IX. Conclusions

The net worth of Hispanic and Black households is less than one-tenth of the net worth of White households. Moreover, the wealth gap widened in recent years as the 2001 recession and the economic slowdown that followed was harder on minority and lower income households. Between 1999 and 2001, the net worth of Hispanic and Black households is estimated to have fallen by 27 percent each. This contrasted with a two percent gain for White households over the same time period. Hispanic households recouped much, but not all, of their loss in the year following the recession but the wealth of Black households remained stagnant through the end of 2002.

The distribution of wealth across minority households is also much more concentrated than among White households. Over one-quarter of Hispanic households and nearly one-third of Black households had zero or negative net worth in 2002, a rate that is two to three times higher than among White households. Also, four times as many minority households as White households own no assets other than a car or unsecured debt. Most Hispanic and Blacks fall into the lowest category of wealth and the size of their middle-class is relatively small in itself and in comparison to Whites.

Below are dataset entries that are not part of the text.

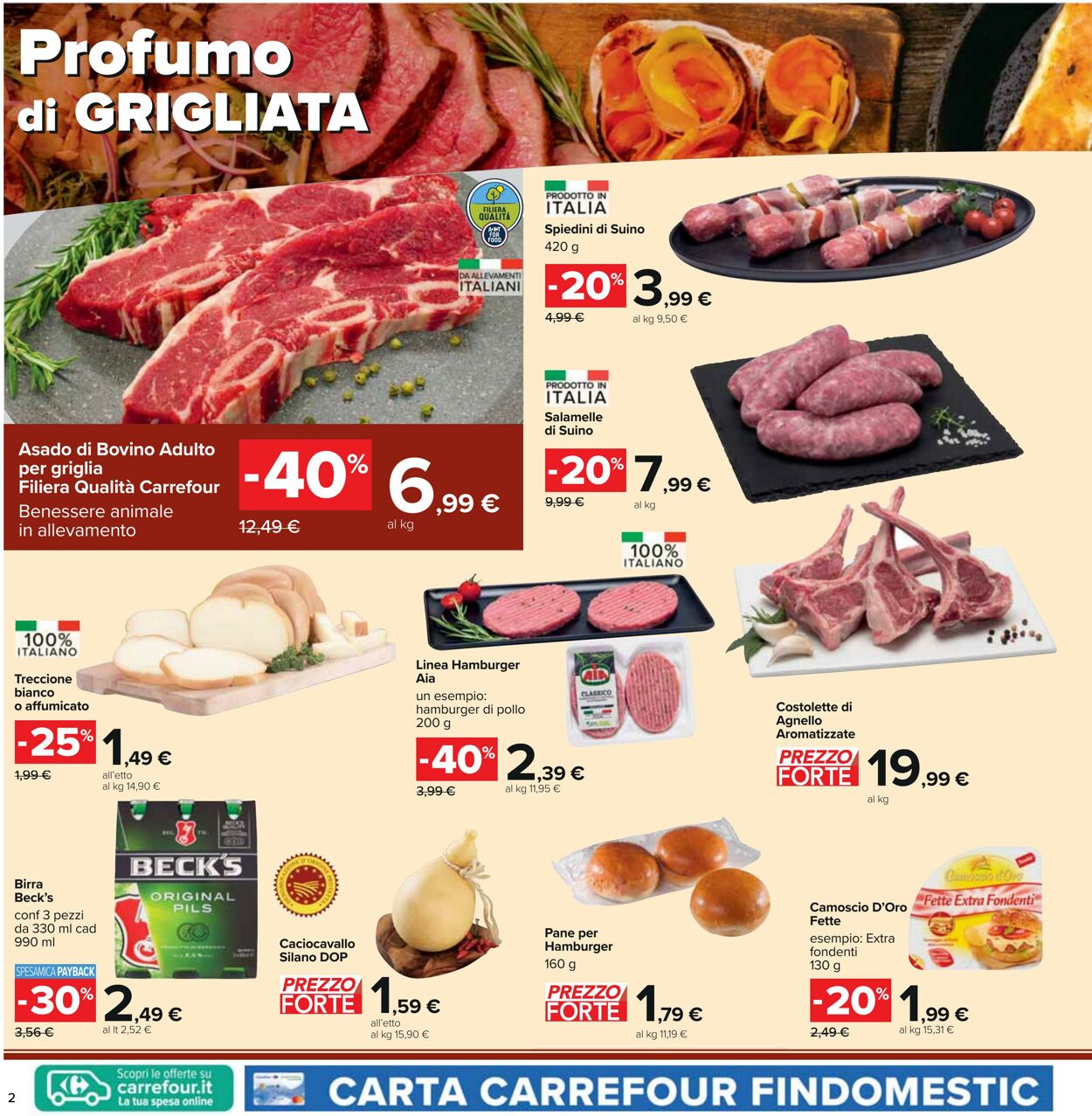 Volantino Carrefour 10.08.2023 - 20.08.2023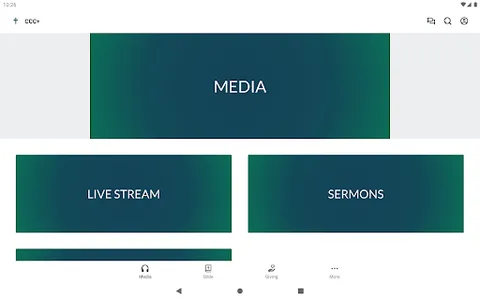 Christ Covenant Church App screenshot 6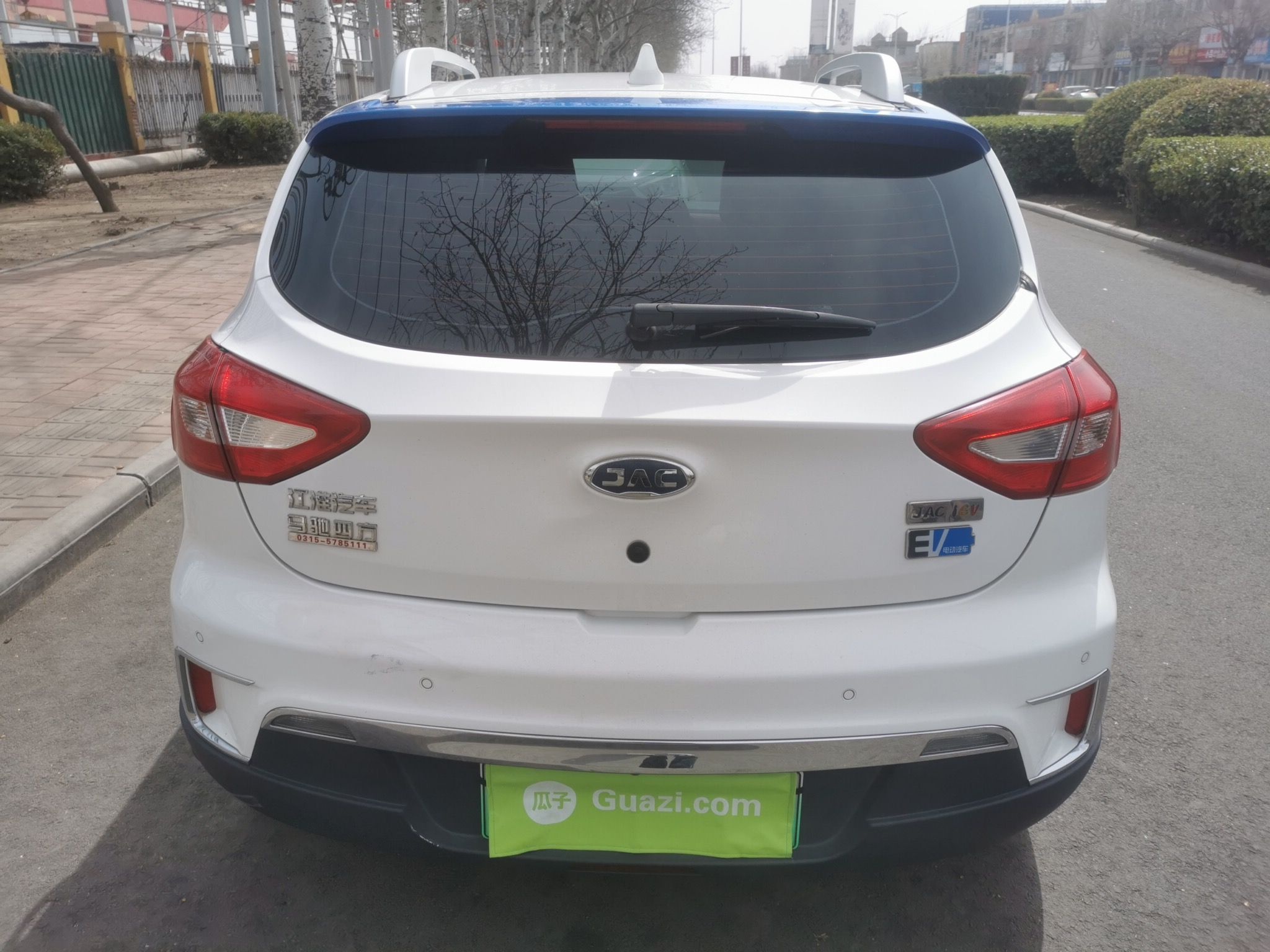 Used JAC iEV7S 2018 Smart Enjoyment Model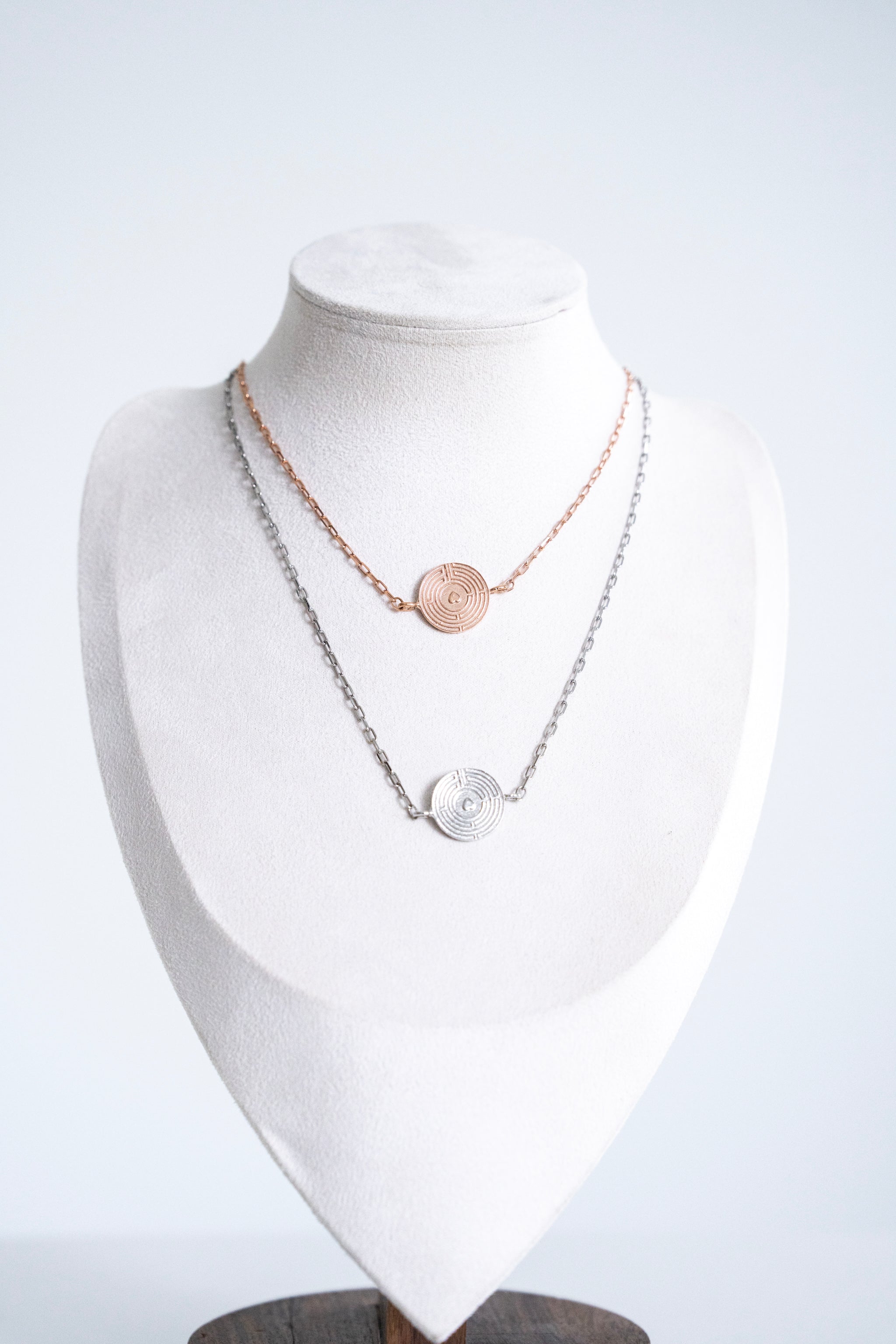 037 Labyrinth Necklace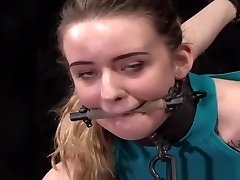 Heeled bdsm 100 year old woman sex dominated while in chains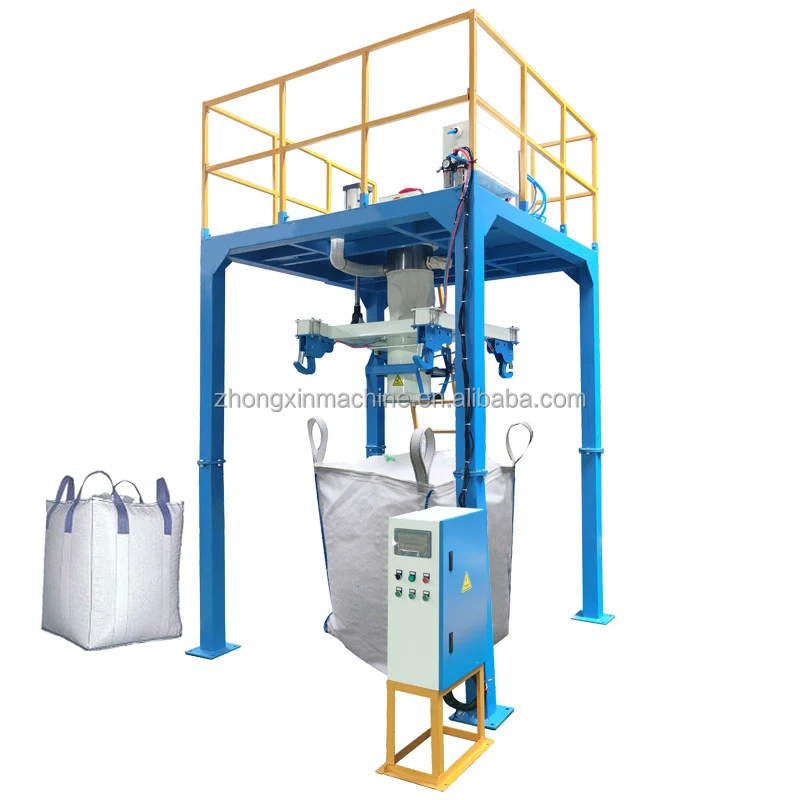 Superior Quality Good Price 1 Ton Jumbo Big  Powder Ton Bag Packing Machine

The result is that the wealthiest one-quarter of Hispanic and Black households control over 90 percent of their community’s total wealth. But even at the very highest rungs of the wealth distribution, the net worth of Hispanic households is less than one-half of the net worth of White households.

It was shown in the report that the wealth gap between White households and Hispanic and Black households is much larger than the income gap. Even though the median income of Latino and Black households is two-thirds as high as the income of White households, their wealth is only one-tenth as much. The reasons why this might happen include the lack of inheritances, limited access to financial markets, and barriers to homeownership. The ownership of a home bears a strong relationship with the net worth of a household. Regardless of race or ethnicity, the house is the single most important asset in the portfolio of homeowners. Households that own homes are also more likely to own other assets and they enjoy an enormous wealth advantage over renters and other households. Hispanic homeowners are found to have a net worth that is one-half the level of the net worth of non-Hispanic homeowners, a ratio much closer to the gap in income between the two groups. However, non-Hispanic households are much more likely to own homes and that drives a much bigger wedge between the wealth of the two groups in the aggregate.

Other factors that contribute to the lower level of wealth among Hispanics are that they are relatively young, not as highly educated, and concentrated in high cost regions, such as New York and California, where homeownership can be less attainable. Net worth increases with age for Hispanics at almost the same rate as it does for non-Hispanics and as the Latino population ages to the U.S. norm it will also become wealthier in both absolute and relative terms. The wealth gap between those who have a college degree and those who do not is enormous, and increasing the level of education of minority communities is one key to shrinking both the income and wealth gaps. The Hispanic population is also increasingly moving to new settlement areas, such as, Raleigh, Omaha and Nashville, and this trend may contribute to increasing homeownership and net worth.

The high rate of immigration among Hispanics is another reason why their net worth is relatively low. Over 40 percent of the Hispanic community is first-generation American and many of these households arrived here only in the past two decades. The rapid rate of immigration means that many Hispanic households are still in the assimilation phase, culturally and economically. The rate of homeownership and the net worth of Hispanic households increases with time spent in the U.S. However, the evidence also shows that assimilation is not complete, i.e., even after two decades or more in the U.S., the wealth of immigrant Hispanic households remains below average. But, at least to some extent, the true wealth of Latino immigrants may be underestimated because they have shown a strong propensity to send remittances to their source countries. For many of these migrants the ability to support family members through remittances is a more important motive for coming to the U.S. than the prospect of accumulating wealth here. The Pew Hispanic Center estimates that remittance flows to Latin American and Caribbean countries exceed $30 billion per year. That amounts to over $2,500 per year for each Hispanic household in the U.S. If that sum were saved and invested within the U.S. it would have a significant impact on the measured wealth of Hispanic households, albeit not enough to close the gap between them and non- Hispanic households.